__SHORT PROBLEM__:
Extract the complete data exactly as given.

======== TASK DATA

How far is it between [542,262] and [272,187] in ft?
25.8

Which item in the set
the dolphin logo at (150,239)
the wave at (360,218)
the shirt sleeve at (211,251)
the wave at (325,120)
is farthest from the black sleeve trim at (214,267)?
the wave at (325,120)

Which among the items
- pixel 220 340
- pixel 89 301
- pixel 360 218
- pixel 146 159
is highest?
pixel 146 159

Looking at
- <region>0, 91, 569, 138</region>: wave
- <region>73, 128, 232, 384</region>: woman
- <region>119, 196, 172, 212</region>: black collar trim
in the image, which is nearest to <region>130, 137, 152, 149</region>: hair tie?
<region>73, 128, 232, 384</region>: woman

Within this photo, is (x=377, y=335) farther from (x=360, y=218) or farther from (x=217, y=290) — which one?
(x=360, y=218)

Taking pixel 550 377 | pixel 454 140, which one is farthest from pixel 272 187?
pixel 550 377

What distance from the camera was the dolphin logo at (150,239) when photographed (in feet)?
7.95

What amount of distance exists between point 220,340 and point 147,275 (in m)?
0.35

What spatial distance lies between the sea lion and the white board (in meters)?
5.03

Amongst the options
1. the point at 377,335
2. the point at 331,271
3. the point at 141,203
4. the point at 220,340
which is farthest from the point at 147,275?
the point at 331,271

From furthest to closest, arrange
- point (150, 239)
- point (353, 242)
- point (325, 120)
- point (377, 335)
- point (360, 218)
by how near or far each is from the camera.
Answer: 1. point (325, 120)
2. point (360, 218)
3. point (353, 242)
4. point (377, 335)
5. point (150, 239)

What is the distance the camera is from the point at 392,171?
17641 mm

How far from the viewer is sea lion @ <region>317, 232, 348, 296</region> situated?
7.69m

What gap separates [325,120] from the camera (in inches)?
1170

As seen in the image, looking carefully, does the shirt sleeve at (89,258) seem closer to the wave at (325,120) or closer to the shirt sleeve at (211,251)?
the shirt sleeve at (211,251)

================

__COMPLETE OUTPUT__:
How far is it between [542,262] and [272,187] in ft?
25.8

Which item in the set
the dolphin logo at (150,239)
the wave at (360,218)
the shirt sleeve at (211,251)
the wave at (325,120)
is farthest from the black sleeve trim at (214,267)?
the wave at (325,120)

Which among the items
- pixel 220 340
- pixel 89 301
- pixel 360 218
- pixel 146 159
is highest?
pixel 146 159

Looking at
- <region>0, 91, 569, 138</region>: wave
- <region>73, 128, 232, 384</region>: woman
- <region>119, 196, 172, 212</region>: black collar trim
in the image, which is nearest to <region>130, 137, 152, 149</region>: hair tie?
<region>73, 128, 232, 384</region>: woman

Within this photo, is (x=377, y=335) farther from (x=360, y=218) or farther from (x=217, y=290) — which one?
(x=360, y=218)

Taking pixel 550 377 | pixel 454 140, which one is farthest from pixel 272 187?
pixel 550 377

What distance from the camera was the dolphin logo at (150,239) when photographed (in feet)?
7.95

What amount of distance exists between point 220,340 and point 147,275 (in m)?
0.35

What spatial distance lies between the sea lion and the white board (in meters)?
5.03

Amongst the options
1. the point at 377,335
2. the point at 331,271
3. the point at 141,203
4. the point at 220,340
which is farthest from the point at 147,275?
the point at 331,271

From furthest to closest, arrange
- point (150, 239)
- point (353, 242)
- point (325, 120)
- point (377, 335)
- point (360, 218)
by how near or far each is from the camera.
Answer: 1. point (325, 120)
2. point (360, 218)
3. point (353, 242)
4. point (377, 335)
5. point (150, 239)

What is the distance the camera is from the point at 392,171?
17641 mm

How far from the viewer is sea lion @ <region>317, 232, 348, 296</region> situated?
7.69m

What gap separates [325,120] from the camera (in inches)?
1170

As seen in the image, looking carefully, does the shirt sleeve at (89,258) seem closer to the wave at (325,120) or closer to the shirt sleeve at (211,251)?
the shirt sleeve at (211,251)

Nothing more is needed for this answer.